Теперь я совсем по-другому пользуюсь полезным изобретением, которое называется прогулкой.
Целый час из административных зданий хлещет струя служащих. Куда они боятся опоздать? Тревожатся, что вот-вот уйдет их поезд или из-под носа урвут кусок? А может быть, все они, продающие свою жизнь на много миллионов дешевле, чем она стоит, втайне алчут настоящего мяса, сочного, красного мяса?
Я иду дальше, и моя замечательная жизнь разматывается позади меня, как светлая лента. Тот, чье имя я больше никогда не произнесу, был прав: я уже все испытала сама, и, может быть, давным-давно. Что надо было перечувствовать — перечувствовала, что надо было сделать — сделала. Я плыву по течению.

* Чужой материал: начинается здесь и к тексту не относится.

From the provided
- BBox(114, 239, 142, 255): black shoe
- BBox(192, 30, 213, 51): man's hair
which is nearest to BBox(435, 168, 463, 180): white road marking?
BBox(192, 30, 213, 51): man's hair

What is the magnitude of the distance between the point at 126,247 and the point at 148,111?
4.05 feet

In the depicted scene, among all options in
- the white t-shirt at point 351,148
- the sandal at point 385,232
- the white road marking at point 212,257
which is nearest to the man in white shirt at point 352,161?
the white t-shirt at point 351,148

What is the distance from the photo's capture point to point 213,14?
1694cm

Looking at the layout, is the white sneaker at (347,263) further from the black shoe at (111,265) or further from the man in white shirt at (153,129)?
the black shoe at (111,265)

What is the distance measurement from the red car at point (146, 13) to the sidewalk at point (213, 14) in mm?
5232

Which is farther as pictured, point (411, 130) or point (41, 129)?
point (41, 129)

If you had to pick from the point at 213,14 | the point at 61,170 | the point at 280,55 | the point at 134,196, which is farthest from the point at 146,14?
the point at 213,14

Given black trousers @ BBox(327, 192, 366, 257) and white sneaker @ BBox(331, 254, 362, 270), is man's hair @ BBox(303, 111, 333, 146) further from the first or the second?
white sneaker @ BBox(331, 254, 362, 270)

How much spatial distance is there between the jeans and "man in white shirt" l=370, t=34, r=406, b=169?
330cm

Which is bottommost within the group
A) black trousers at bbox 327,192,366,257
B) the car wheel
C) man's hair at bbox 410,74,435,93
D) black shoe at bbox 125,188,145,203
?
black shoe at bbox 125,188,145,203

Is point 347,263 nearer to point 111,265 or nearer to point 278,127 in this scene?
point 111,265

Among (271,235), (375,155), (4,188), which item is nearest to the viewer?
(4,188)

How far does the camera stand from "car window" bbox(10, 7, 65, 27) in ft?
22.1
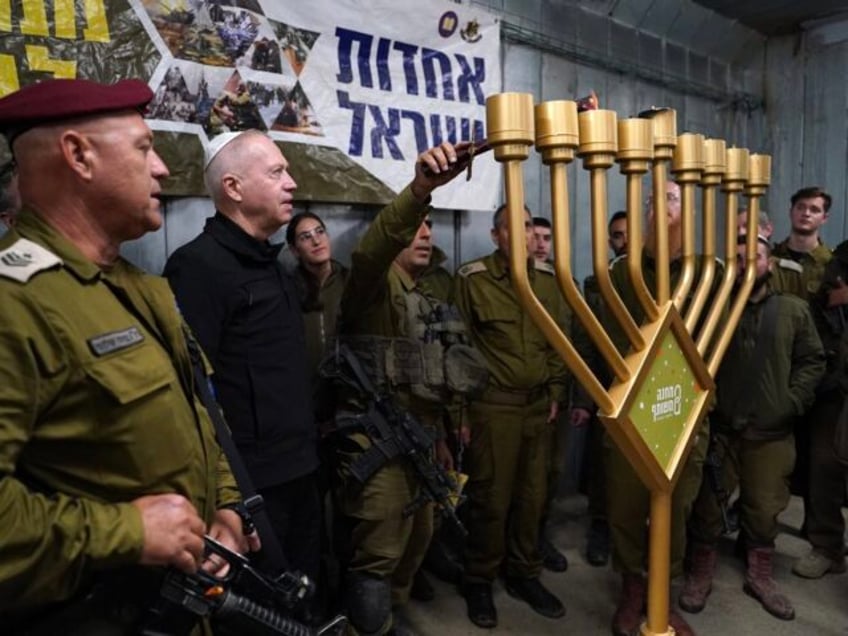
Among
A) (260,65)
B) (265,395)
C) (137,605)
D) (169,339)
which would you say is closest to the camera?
(137,605)

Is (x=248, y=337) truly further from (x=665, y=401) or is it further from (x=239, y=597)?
(x=665, y=401)

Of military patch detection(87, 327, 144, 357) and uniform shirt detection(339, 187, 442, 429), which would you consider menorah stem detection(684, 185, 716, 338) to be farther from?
military patch detection(87, 327, 144, 357)

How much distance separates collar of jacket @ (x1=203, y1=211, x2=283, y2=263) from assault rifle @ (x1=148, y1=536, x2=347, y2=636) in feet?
2.21

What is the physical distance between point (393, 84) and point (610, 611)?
195cm

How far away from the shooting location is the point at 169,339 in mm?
969

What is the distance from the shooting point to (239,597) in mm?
919

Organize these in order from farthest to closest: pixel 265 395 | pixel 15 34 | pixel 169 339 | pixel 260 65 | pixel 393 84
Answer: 1. pixel 393 84
2. pixel 260 65
3. pixel 15 34
4. pixel 265 395
5. pixel 169 339

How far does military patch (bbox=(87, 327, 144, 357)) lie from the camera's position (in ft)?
2.53

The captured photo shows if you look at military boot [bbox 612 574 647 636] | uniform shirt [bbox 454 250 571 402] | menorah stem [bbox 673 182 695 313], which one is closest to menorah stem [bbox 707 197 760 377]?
menorah stem [bbox 673 182 695 313]

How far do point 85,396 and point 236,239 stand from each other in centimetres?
71

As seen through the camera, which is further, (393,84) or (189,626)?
(393,84)

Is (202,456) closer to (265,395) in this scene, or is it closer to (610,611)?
(265,395)

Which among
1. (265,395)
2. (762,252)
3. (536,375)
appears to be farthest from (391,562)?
(762,252)

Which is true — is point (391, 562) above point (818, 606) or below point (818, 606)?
above
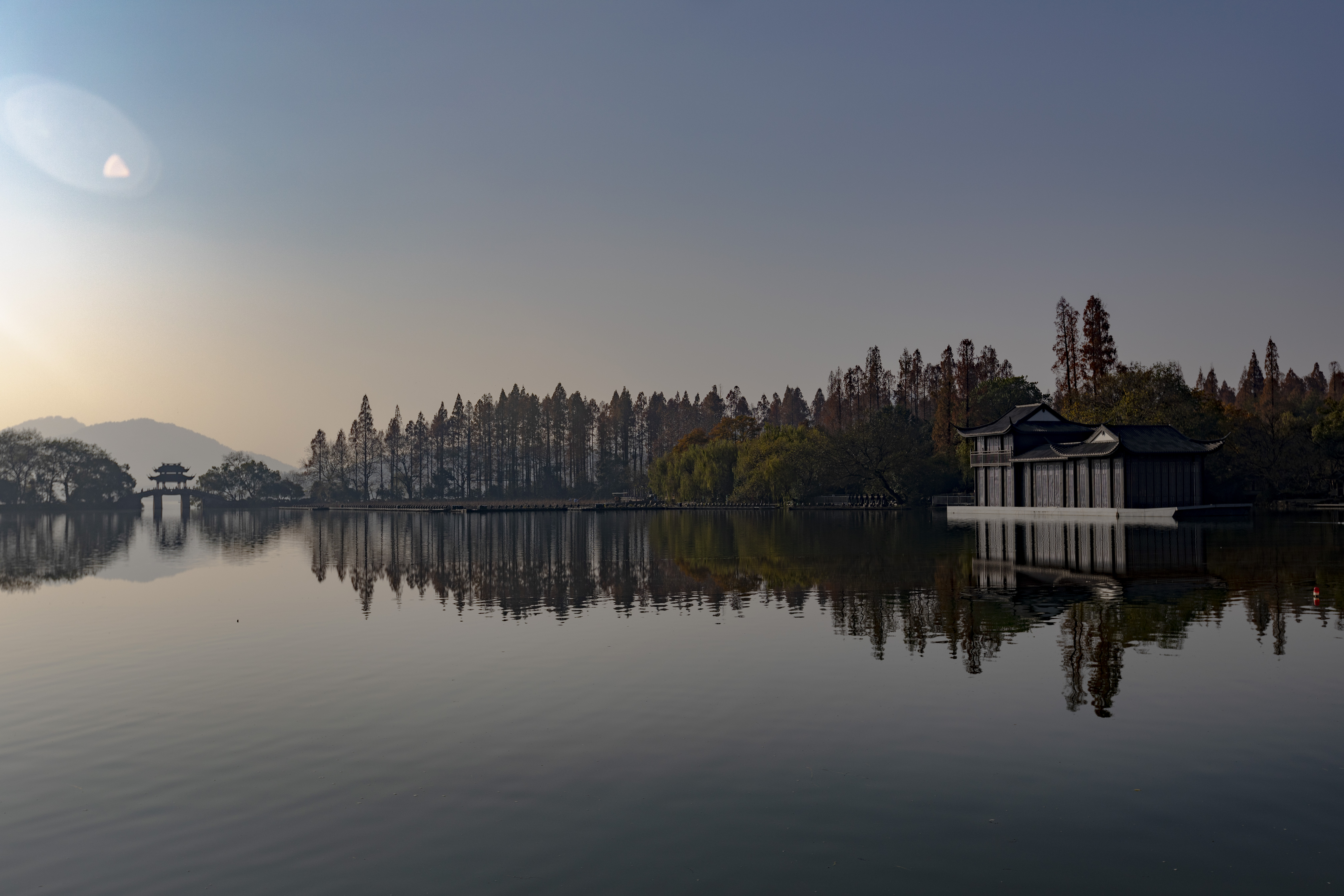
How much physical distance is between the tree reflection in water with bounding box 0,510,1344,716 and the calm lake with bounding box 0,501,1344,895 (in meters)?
0.22

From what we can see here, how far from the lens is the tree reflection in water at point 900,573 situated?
17.4 meters

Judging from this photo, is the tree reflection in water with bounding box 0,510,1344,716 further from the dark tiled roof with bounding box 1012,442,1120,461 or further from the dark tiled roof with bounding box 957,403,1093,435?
the dark tiled roof with bounding box 957,403,1093,435

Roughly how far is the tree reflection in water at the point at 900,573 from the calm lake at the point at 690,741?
22 cm

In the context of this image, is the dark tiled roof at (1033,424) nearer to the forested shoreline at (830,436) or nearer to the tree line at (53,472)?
the forested shoreline at (830,436)

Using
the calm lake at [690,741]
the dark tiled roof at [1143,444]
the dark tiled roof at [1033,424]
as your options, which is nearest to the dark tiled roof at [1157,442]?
the dark tiled roof at [1143,444]

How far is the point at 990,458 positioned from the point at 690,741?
60.0m

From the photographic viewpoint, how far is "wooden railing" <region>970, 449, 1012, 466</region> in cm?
6397

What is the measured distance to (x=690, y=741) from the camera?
1062 cm

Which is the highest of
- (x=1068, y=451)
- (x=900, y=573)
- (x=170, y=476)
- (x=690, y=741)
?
(x=1068, y=451)

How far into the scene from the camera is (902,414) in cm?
9762

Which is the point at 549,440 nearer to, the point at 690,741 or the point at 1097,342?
the point at 1097,342

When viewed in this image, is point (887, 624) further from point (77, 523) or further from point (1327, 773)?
point (77, 523)

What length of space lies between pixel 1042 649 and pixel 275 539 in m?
52.7

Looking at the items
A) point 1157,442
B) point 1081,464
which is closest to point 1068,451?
point 1081,464
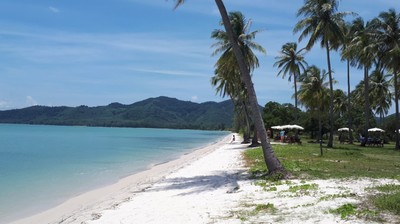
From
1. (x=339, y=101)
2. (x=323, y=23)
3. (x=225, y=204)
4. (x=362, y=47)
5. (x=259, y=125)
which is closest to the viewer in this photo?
(x=225, y=204)

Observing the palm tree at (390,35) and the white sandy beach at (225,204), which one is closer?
the white sandy beach at (225,204)

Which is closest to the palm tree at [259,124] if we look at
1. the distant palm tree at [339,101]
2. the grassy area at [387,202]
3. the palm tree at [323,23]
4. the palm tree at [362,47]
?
the grassy area at [387,202]

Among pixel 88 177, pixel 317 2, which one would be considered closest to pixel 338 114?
pixel 317 2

По пути мне встретился один-единственный человек — молодая женщина. Впервые в жизни при виде чужого человека меня вдруг словно ударило током. На ней был костюм из той самой материи, которую я так давно ищу, и переливчатый пуловер, бросавший пестрые отсветы на ее лицо. Она шла быстрой легкой походкой, о которой всегда мечтала я, и смотрела на всех нас внимательно, но непредвзято. Ветер откидывал назад ее не слишком длинные темные волосы, и она смеялась так, как всю жизнь хотела смеяться я. Едва поравнявшись со мной, она моментально затерялась в толпе.